Fulcrum icon indicating copy to clipboard operation
Fulcrum copied to clipboard

Is it be possible to give txnum2txhash the same structure on disk as txhash2txnum?

Open hMsats opened this issue 3 years ago • 7 comments

Me again :-)

Would it be possible to store the flat file txnum2txhash as smaller files like it is done in the directory txhash2txnum? The reason for this question is that I backup my whole system every month via rsync which only copies the files that have changed. This is usually a fraction of the total number of files on my system and results in a huge speedup.

For the bitcoin blockchain I perform multiple rsyncs until nothing is copied anymore and then "repair" the blockchain running the software on a different computer. In this way I'm able to keep the bitcoin software running while making a backup and keep all my connections.

From what I've seen, a similar trick is possible for Fulcrum but it's the big 21 GB txnum2txhash that makes it hard/impossible. But even if it's necessary to stop Fulcrum, do a final rsync and then restart Fulcrum, the downtime would be much smaller.

More in general, I think for backup purposes it's always a good idea to keep files on disk relatively small.

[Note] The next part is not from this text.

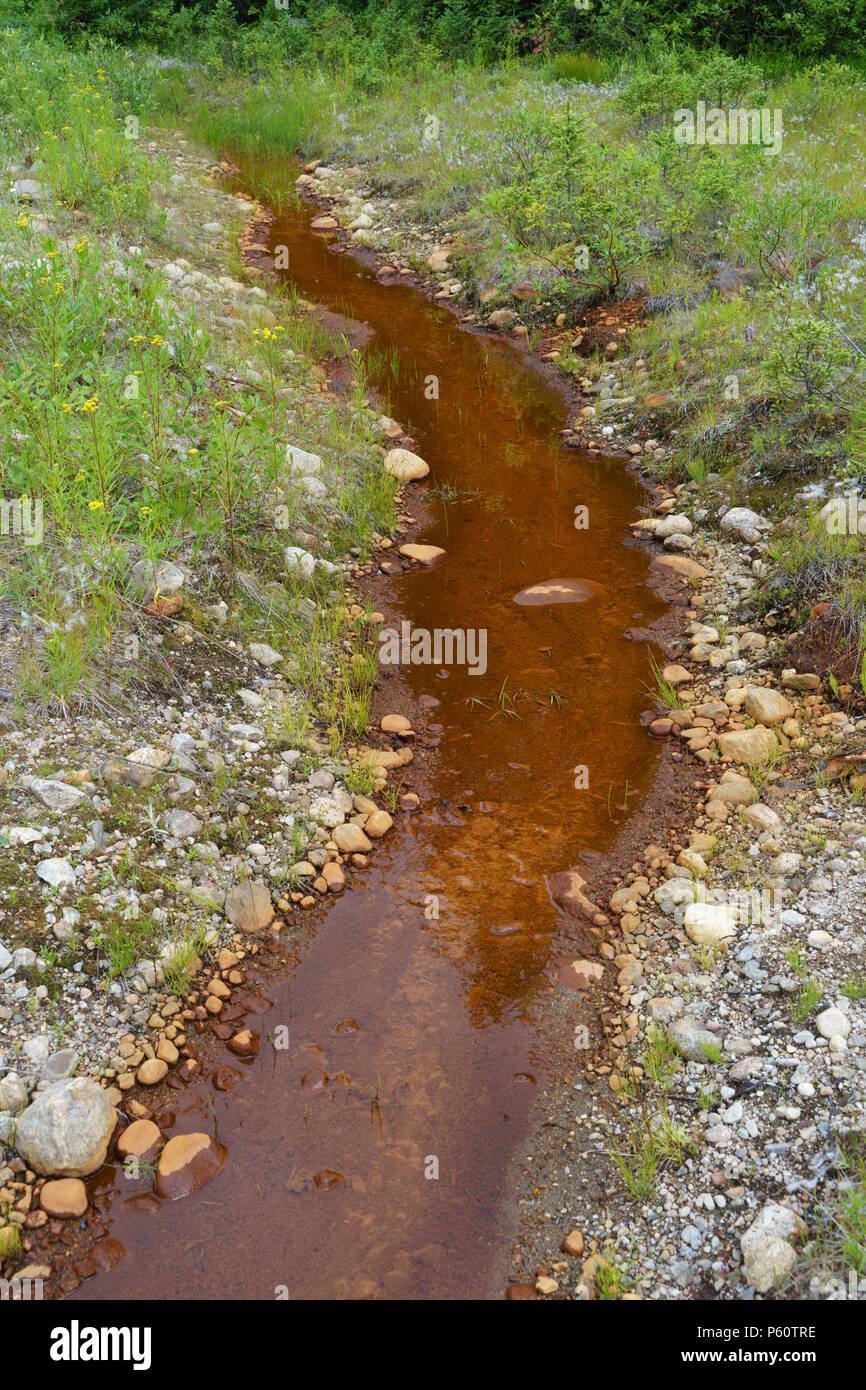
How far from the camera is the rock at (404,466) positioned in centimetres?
770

hMsats avatar Nov 20 '21 07:11 hMsats

Hi, sorry it took so long to reply. Yes it's possible. Doesn't rsync do binary diffs and only copy subsets of files? Or.. does it copy the whole files?

From what I've seen, a similar trick is possible for Fulcrum

Hmm. It's only a matter of time before you get some corruption there but.. ok. Surprised that works at all... who knows what rocksdb does in the background. It's constantly writing to disk so.. sounds scary that it works. Ha ha.

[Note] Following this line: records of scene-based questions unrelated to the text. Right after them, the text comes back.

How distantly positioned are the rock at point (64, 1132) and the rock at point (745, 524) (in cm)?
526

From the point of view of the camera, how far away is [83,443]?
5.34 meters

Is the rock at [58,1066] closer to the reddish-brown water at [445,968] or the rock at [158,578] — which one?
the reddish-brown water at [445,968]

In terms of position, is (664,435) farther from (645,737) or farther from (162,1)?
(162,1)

More in general, I think for backup purposes it's always a good idea to keep files on disk relatively small.

Yeah, probably. I'll think about implementing this at some point. It would require some engineering to get right and also be configurable by the user. Likely if user turns it on, the app will have to "split" the file on the spot at startup. And if user turns it off, or adjusts a param, it would unsplit/resplit.. or something.

cculianu avatar Dec 02 '21 14:12 cculianu

Hi, sorry it took so long to reply.

No problem. It's an enhancement, not a bug.

Doesn't rsync do binary diffs and only copy subsets of files? Or.. does it copy the whole files?

Ah, I now see that it's possible to copy only the delta of very big files. I hadn't found it before using google. It is not the default behavior of rsync but it's possible with the right options. I will try that out first. Nevertheless, keeping files on disc relatively small is still better. I'll report back.

hMsats avatar Dec 02 '21 18:12 hMsats

Eh, better for what exactly? A file is just an entry in a table. The disk blocks are the same. If anything it's slightly faster to not have to have a big table for lookups, and slightly easier on the code to not have to keep a map of the files and what they contain.... :)

Anyway the txnum2txhash file grows only at the end, so rsync should be able to do a binary diff quite easily, since only the end of the file changes.

I will think about this enhancement for future, if anything, because it's a fun programming challenge.

cculianu avatar Dec 02 '21 19:12 cculianu

Did some research and my conclusion is that for backup purposes breaking up the large file txnum2txhash into smaller files is definitely better ...

hMsats avatar Dec 03 '21 18:12 hMsats

Ah ok gotcha. Thanks for the follow-up. I'll see about implementing that, time permitting.

cculianu avatar Dec 04 '21 01:12 cculianu

Just letting you know I haven't forgotten about this issue and do plan on addressing it. Probably Fulcrum will have an opt-in conf option for this, and if you select it, it will convert your 1 flat file into a directory with many files. Probably the user will just be able to select the size of each file or something or maybe I will just peg it at 100MB to make it easy?

cculianu avatar Feb 05 '22 01:02 cculianu

Thanks a lot for letting me know. Yes, 100MB would be fine. It's not a big issue at the moment but it will get more of a nuisance when the file gets even bigger. When you have time. I've been running Fulcrum for many months now and it works perfectly and fast!

hMsats avatar Feb 05 '22 07:02 hMsats